駒ケ根青年海外協力隊訓練所では現在、青年海外協力隊は70日間、シニア海外ボランティアは35日間の派遣前訓練を年4回実施。来年度から年3回に減らすことから、空いた時期を活用して語学速習の講座を開く。

計画では、7、8月を中心に訓練所の外国人講師による講座を開設。語学とともに外国人とのコミュニケーションへの理解を深めてもらう。講座以外は自然や農業体験、市や地元企業との交流・協力を想定している。東京五輪・パラリンピックや大阪万博のスポンサー企業など、外国語を使う業務が想定される企業をターゲットに働きかけたい考えだ。JICAの委託で訓練所を運営するJOCAがコーディネート役を担う。

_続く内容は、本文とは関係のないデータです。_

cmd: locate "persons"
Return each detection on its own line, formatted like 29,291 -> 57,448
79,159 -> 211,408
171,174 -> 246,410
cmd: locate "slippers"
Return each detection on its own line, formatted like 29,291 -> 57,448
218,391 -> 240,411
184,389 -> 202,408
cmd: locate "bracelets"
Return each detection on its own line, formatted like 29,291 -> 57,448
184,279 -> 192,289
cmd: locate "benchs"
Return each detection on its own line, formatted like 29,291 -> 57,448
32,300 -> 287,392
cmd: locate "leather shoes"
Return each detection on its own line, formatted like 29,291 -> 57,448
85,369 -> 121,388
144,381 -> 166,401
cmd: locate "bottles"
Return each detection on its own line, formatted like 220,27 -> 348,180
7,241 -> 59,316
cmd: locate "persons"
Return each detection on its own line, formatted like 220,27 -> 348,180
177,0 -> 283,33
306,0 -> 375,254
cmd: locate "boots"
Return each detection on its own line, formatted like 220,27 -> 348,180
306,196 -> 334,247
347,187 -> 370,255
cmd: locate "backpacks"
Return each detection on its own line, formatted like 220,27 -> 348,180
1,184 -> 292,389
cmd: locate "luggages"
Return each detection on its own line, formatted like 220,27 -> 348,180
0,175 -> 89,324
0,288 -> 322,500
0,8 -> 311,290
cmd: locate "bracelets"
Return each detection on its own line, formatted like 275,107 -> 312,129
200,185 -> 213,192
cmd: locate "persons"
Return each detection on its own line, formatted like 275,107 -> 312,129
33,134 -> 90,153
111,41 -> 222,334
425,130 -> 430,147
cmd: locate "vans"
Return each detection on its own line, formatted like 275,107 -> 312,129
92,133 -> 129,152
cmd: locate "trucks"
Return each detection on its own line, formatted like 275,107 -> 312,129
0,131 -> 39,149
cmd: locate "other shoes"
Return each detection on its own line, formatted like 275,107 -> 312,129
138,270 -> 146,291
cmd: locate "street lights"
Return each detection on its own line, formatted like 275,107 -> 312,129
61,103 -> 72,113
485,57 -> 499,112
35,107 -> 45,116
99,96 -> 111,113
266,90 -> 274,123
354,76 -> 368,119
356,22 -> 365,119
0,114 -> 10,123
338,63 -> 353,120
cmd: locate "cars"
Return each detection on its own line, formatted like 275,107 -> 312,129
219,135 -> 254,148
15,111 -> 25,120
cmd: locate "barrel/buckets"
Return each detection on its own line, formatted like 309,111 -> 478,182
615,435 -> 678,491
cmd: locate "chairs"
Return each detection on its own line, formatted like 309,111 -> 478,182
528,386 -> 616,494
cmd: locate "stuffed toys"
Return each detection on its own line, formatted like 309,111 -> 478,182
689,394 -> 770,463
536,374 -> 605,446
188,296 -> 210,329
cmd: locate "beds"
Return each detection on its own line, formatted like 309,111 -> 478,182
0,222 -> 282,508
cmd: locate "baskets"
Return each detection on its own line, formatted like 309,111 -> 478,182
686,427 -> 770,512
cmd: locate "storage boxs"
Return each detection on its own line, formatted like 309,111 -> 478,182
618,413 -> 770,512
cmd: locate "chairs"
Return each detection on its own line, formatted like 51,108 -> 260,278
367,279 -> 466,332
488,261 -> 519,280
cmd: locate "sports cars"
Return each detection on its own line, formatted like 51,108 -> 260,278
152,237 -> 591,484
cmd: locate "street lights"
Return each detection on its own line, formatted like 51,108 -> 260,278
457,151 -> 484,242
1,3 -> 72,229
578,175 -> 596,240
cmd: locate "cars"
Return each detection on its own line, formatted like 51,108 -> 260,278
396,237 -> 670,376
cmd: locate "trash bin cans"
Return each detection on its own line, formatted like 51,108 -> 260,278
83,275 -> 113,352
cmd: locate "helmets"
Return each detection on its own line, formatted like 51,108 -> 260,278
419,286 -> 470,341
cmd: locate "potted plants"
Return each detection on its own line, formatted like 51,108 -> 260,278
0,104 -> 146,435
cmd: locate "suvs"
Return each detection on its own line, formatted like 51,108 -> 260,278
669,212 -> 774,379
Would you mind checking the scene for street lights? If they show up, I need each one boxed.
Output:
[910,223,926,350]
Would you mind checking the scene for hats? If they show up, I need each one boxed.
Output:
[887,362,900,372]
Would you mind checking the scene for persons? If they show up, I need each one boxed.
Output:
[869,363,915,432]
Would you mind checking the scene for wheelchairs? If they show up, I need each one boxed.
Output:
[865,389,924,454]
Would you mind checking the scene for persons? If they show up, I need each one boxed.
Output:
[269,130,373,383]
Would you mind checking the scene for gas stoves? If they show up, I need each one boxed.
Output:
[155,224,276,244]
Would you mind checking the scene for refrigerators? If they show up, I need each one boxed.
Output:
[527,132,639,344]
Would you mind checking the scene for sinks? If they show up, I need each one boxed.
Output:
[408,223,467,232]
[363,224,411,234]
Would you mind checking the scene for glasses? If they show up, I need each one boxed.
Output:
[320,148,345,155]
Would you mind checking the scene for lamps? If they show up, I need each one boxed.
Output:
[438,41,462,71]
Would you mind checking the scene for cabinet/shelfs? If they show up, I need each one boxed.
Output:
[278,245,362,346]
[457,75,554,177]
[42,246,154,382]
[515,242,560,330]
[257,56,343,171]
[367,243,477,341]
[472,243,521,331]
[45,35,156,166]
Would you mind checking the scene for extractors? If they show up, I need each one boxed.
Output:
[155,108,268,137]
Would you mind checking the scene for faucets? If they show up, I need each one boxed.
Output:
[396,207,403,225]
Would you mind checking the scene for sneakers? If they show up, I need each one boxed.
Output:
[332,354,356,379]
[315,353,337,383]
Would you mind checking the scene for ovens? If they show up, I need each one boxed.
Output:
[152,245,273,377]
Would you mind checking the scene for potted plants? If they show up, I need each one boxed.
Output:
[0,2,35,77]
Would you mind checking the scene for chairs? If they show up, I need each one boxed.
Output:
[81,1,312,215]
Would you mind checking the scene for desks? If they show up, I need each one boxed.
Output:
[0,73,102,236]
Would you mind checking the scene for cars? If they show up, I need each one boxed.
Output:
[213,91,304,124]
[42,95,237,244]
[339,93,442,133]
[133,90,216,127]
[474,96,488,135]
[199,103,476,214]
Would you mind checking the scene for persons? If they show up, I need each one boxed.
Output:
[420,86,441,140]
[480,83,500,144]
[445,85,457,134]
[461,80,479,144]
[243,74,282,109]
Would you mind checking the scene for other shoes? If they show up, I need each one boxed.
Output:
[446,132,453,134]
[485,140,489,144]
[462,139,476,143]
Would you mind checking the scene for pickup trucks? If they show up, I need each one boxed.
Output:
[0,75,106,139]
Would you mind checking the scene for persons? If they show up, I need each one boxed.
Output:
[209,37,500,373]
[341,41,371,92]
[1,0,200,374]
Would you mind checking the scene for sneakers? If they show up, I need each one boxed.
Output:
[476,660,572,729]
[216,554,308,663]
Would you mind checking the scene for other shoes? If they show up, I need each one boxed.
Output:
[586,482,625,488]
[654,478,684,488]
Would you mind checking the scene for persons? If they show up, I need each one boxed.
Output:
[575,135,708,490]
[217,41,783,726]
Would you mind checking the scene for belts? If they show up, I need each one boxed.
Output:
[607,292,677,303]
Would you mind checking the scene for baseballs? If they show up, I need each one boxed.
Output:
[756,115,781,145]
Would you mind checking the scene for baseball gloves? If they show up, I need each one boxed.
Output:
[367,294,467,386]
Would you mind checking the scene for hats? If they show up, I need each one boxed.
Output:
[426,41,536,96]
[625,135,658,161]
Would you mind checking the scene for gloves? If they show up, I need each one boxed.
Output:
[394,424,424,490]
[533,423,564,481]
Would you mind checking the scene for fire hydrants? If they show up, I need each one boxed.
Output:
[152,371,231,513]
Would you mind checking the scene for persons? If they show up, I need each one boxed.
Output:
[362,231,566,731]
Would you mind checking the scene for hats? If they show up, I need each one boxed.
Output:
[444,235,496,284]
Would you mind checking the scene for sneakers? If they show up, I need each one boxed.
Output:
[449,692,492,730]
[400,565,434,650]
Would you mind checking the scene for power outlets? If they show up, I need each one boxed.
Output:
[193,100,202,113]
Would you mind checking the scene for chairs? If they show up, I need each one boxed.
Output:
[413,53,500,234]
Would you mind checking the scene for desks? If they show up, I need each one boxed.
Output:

今後、企業などの需要調査を行い講座の内容や期間、住宅や交通手段の確保といった詳細を詰め、事業を構築していく。市は新年度の一般会計当初予算案に事業費120万円を計上した。

市企画振興課は「短期間で外国の言葉や文化を習得するJICAの訓練は、企業のニーズに合うはず。関係するそれぞれが効果を得られるウィン・ウィンの関係を築き、市の魅力向上につなげたい」としている。